* Aim: Give every line below again, exactly.

* Entries taken from a collection:
=-=-=

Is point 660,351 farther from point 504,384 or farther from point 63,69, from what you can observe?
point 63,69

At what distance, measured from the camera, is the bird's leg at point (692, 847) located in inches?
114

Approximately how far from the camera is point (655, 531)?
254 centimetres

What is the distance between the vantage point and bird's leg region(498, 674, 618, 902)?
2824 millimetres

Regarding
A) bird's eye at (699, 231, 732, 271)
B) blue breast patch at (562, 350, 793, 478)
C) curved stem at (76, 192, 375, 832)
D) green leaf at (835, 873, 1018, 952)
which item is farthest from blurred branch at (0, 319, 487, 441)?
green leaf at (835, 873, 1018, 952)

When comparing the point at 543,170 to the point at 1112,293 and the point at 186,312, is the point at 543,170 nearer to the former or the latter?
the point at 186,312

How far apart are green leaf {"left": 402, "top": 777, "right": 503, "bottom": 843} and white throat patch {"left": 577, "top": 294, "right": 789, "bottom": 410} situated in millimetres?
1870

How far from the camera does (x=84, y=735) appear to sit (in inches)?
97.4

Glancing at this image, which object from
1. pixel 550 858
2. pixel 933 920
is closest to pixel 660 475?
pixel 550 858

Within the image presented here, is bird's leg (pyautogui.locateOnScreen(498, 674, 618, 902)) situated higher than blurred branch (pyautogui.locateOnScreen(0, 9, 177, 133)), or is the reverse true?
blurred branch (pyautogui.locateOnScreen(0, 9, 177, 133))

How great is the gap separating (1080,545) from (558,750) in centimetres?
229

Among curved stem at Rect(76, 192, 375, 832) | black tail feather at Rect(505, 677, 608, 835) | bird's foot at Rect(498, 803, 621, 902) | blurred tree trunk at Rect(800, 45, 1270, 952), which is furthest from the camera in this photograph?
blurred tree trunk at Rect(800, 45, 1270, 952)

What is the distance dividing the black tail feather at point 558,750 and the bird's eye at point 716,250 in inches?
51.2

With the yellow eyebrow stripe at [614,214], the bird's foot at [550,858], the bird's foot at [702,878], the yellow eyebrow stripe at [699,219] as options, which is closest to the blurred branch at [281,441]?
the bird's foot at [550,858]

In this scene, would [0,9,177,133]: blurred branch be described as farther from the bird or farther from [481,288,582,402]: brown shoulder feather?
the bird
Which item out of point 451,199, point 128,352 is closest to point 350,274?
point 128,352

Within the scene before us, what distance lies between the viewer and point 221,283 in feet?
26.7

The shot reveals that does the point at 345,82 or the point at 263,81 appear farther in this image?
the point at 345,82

=-=-=

* Result of the task:
Is point 660,351 farther from point 504,384 or farther from point 63,69, from what you can observe?
point 63,69

At what distance, measured from the camera, is the bird's leg at point (692, 847) located in inches?
114

Approximately how far from the camera is point (655, 531)?
254 centimetres

What is the distance between the vantage point and bird's leg region(498, 674, 618, 902)?
2824 millimetres

Regarding
A) bird's eye at (699, 231, 732, 271)
B) blue breast patch at (562, 350, 793, 478)
C) curved stem at (76, 192, 375, 832)
D) green leaf at (835, 873, 1018, 952)
which item is farthest from blurred branch at (0, 319, 487, 441)?
green leaf at (835, 873, 1018, 952)

When comparing the point at 543,170 to the point at 1112,293 and the point at 186,312, is the point at 543,170 nearer to the former or the latter?
the point at 186,312

How far apart are green leaf {"left": 402, "top": 777, "right": 503, "bottom": 843} and white throat patch {"left": 577, "top": 294, "right": 789, "bottom": 410} situated in millimetres?
1870

How far from the camera does (x=84, y=735) appear to sit (in inches)?
97.4

Glancing at this image, which object from
1. pixel 550 858
2. pixel 933 920
is closest to pixel 660 475?
pixel 550 858

Within the image presented here, is bird's leg (pyautogui.locateOnScreen(498, 674, 618, 902)) situated higher than blurred branch (pyautogui.locateOnScreen(0, 9, 177, 133)), or is the reverse true?
blurred branch (pyautogui.locateOnScreen(0, 9, 177, 133))

How great is the gap separating (1080,545) from (558,750) in centimetres?
229

Among curved stem at Rect(76, 192, 375, 832) | black tail feather at Rect(505, 677, 608, 835) | bird's foot at Rect(498, 803, 621, 902) | blurred tree trunk at Rect(800, 45, 1270, 952), which is furthest from the camera in this photograph?
blurred tree trunk at Rect(800, 45, 1270, 952)

What is the distance dividing the black tail feather at point 558,750 and the bird's eye at point 716,250 in inches?
51.2

With the yellow eyebrow stripe at [614,214], the bird's foot at [550,858], the bird's foot at [702,878], the yellow eyebrow stripe at [699,219] as options, which is closest to the blurred branch at [281,441]?
the bird's foot at [550,858]

In this scene, would [0,9,177,133]: blurred branch be described as farther from the bird or farther from [481,288,582,402]: brown shoulder feather?
the bird
Which item out of point 451,199, point 128,352 is closest to point 350,274?
point 128,352

Within the scene before us, what distance lies between the viewer and point 221,283 in feet?
26.7

The shot reveals that does the point at 345,82 or the point at 263,81 appear farther in this image?
the point at 345,82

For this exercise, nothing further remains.